When they first started dating, Fidan Shevket refused to let her boyfriend leave a toothbrush at her house.
It wasn't because she wanted to take things slow, but because the divorce lawyer wanted to protect against any future "backdoor claim" of de facto status.
And before the pair moved in together, she drafted a prenuptial agreement that included every single thing she owned — right down to Tupperware and bed linen.
"Over the years I've come to understand that there's a fine line between love and hate," Ms Shevket, who has worked as a family lawyer in Sydney for 15 years, said.
"After significant time of being on my own and accumulating my assets, I don't trust anyone. It's probably funny to the outside world but to me it's normal."
Ms Shevket appears on tonight's episode of Insight on SBS, devoted to the issue of prenups, which have grown in popularity in recent times.

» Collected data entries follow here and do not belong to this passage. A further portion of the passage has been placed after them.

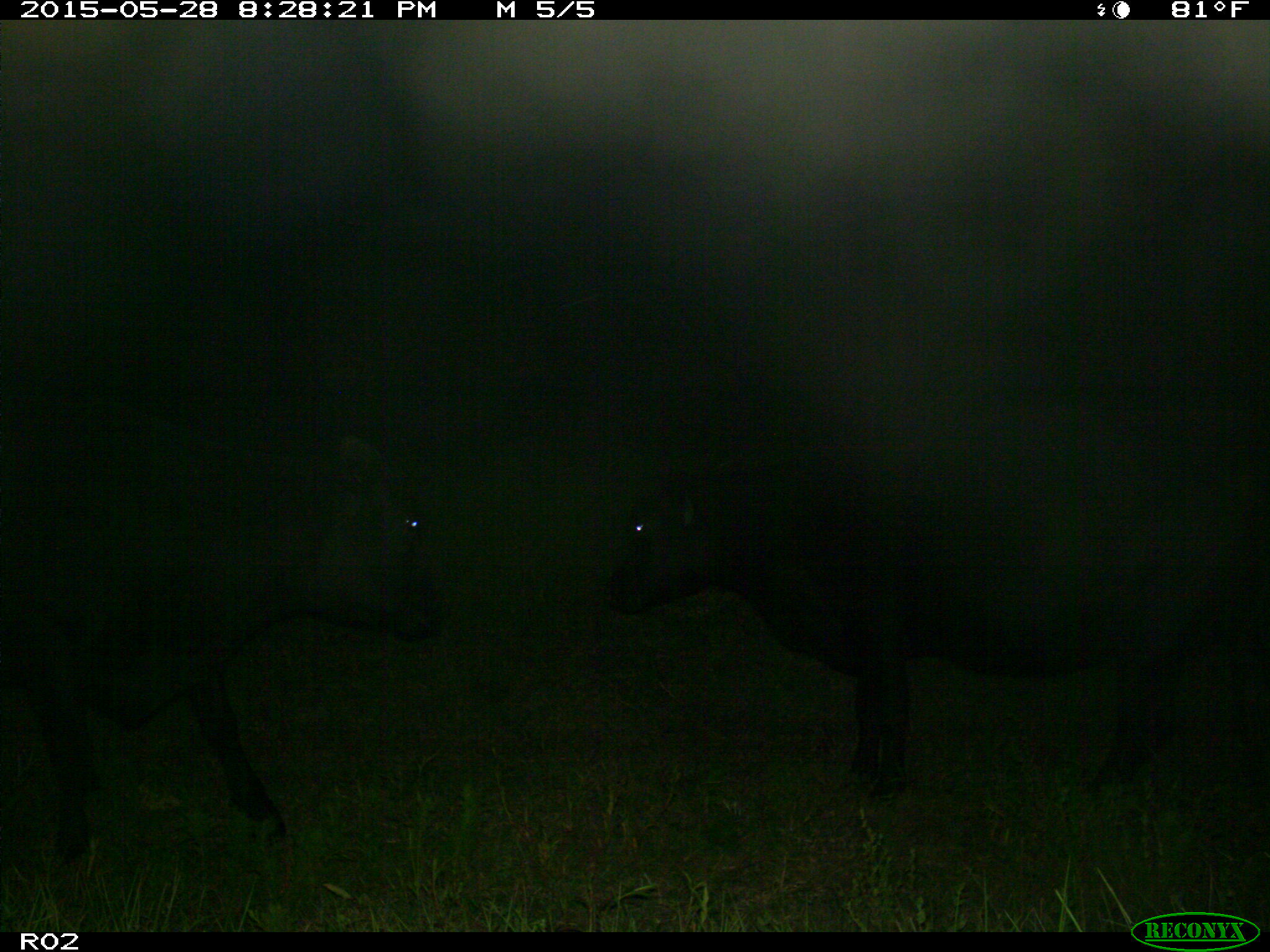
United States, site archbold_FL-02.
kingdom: Animalia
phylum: Chordata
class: Mammalia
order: Artiodactyla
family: Bovidae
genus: Bos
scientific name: Bos taurus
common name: domestic cow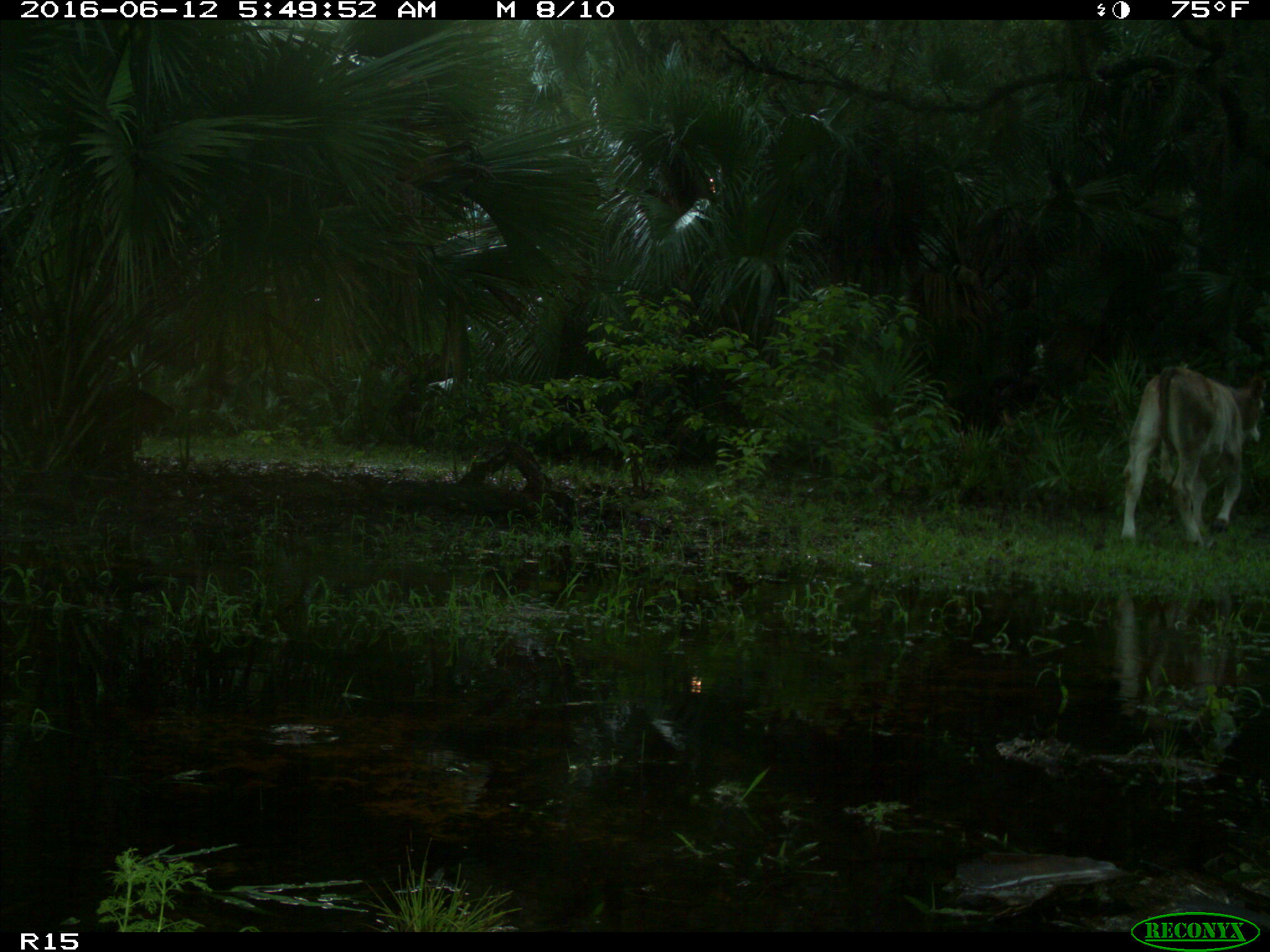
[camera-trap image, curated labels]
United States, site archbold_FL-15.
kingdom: Animalia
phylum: Chordata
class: Mammalia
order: Artiodactyla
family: Bovidae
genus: Bos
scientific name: Bos taurus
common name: domestic cow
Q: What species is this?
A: Bos taurus (domestic cow).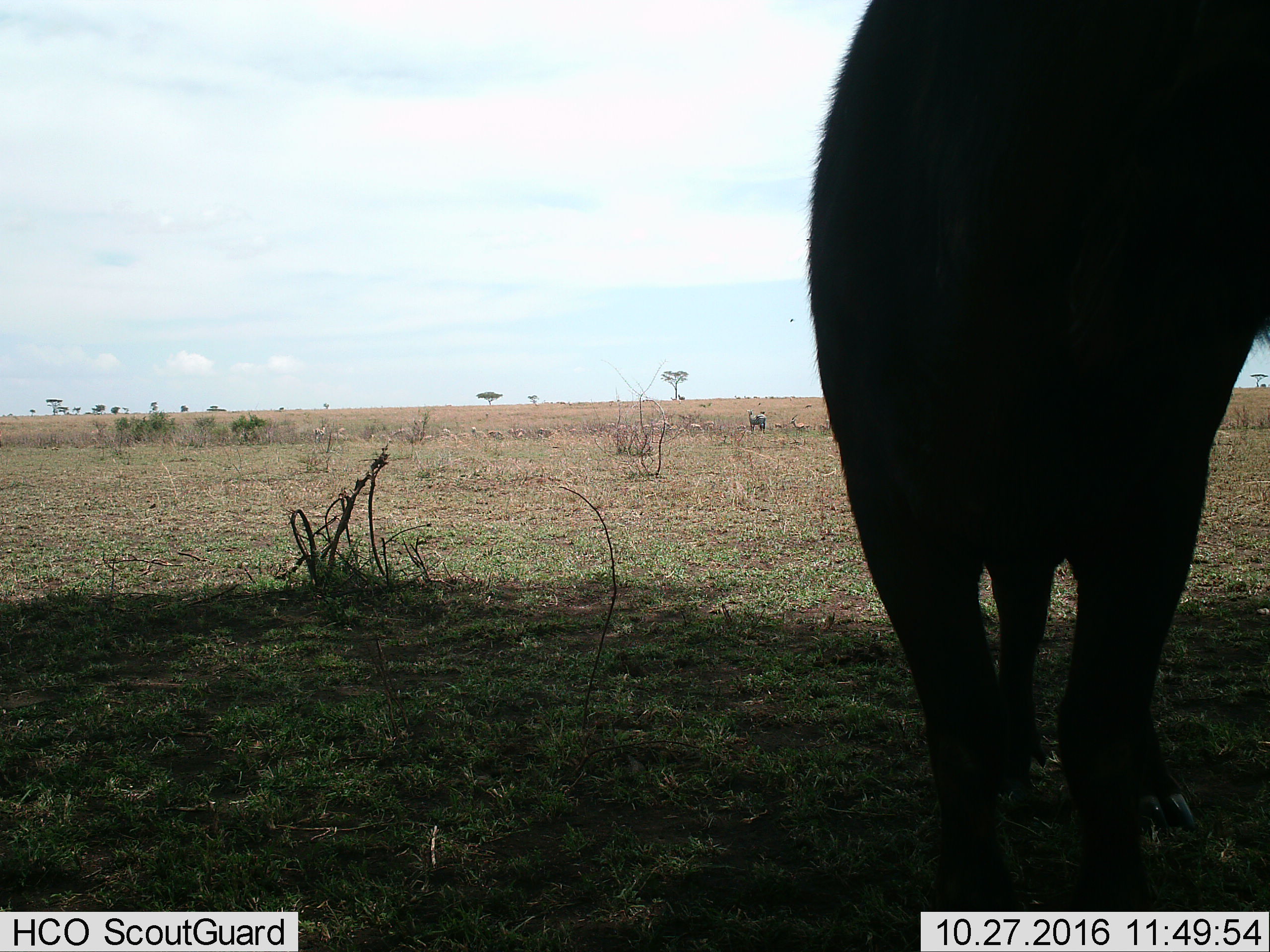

Unmarried couples in Australia who are considered to be in a de facto relationship are subject to settlement provisions should they break up.
And it's not always a fair outcome for both parties.
"A prenup is important when people come into a relationship with significant wealth, because they often get screwed over.
"The thing people don't understand is that just because you come in with more, doesn't mean you leave with more. You don't get credit for your contributions. It gets watered down with the passing of time."
For the person who earns less, the settlement is adjusted and "they get more out of the pot", she said.
De facto relationships are subject to a two-year rule — meaning you have to live together for at least that time before it applies. But there are ways around it, Ms Shevket said.
"I wouldn't let him leave a toothbrush at my place. There was a bit of mould on the wall in the corner of the room and he wanted to fix it up and paint it for me.
"But I wouldn't let him because de facto status can apply if you've made contributions to the other person's property."
For Ms Shevket and her partner, the agreement is about ensuring they're "on the same page" and to avoid any conflict down the track.
"The agreement talks about the payout, our assets and belonging, a spousal maintenance clause … it's also very specific about my stuff," she said.
It includes Tupperware, linen, kitchen appliances and obviously the big stuff like shares and real estate.
"I'm a collector of things too. I have a significant Superman collection. I have heaps of stuff from Marlon Brando, Christopher Reeve … lots of statues and figurines. I've got a whole room dedicated to Superman.
"I've got a designer shoe collection worth probably $30,000. Not that he's going to take the shoes."
And he was understanding about her position, Ms Shevket said — just as a growing number of Australian couples are.
More often than not, it's parents of one of the partners in the couple that wants an iron-clad protection of family wealth, she said.
"Their kids might be set to come into a lot of money through inheritance. You can quarantine that.
"People who are getting married for a second time are also more realistic about it. People who have kids from another relationship are also keen to protect their children's financial futures."
The episode of Insight hears from a number of couples about their prenup experiences, including Kathy and Cam Robinson.
He had more assets and multiple properties, so they discussed an agreement early on in their relationship. Ultimately, they decided against signing one.
"Going into a relationship you have to have trust," Ms Robinson said. "If you can't trust your partner, then who can you trust really?"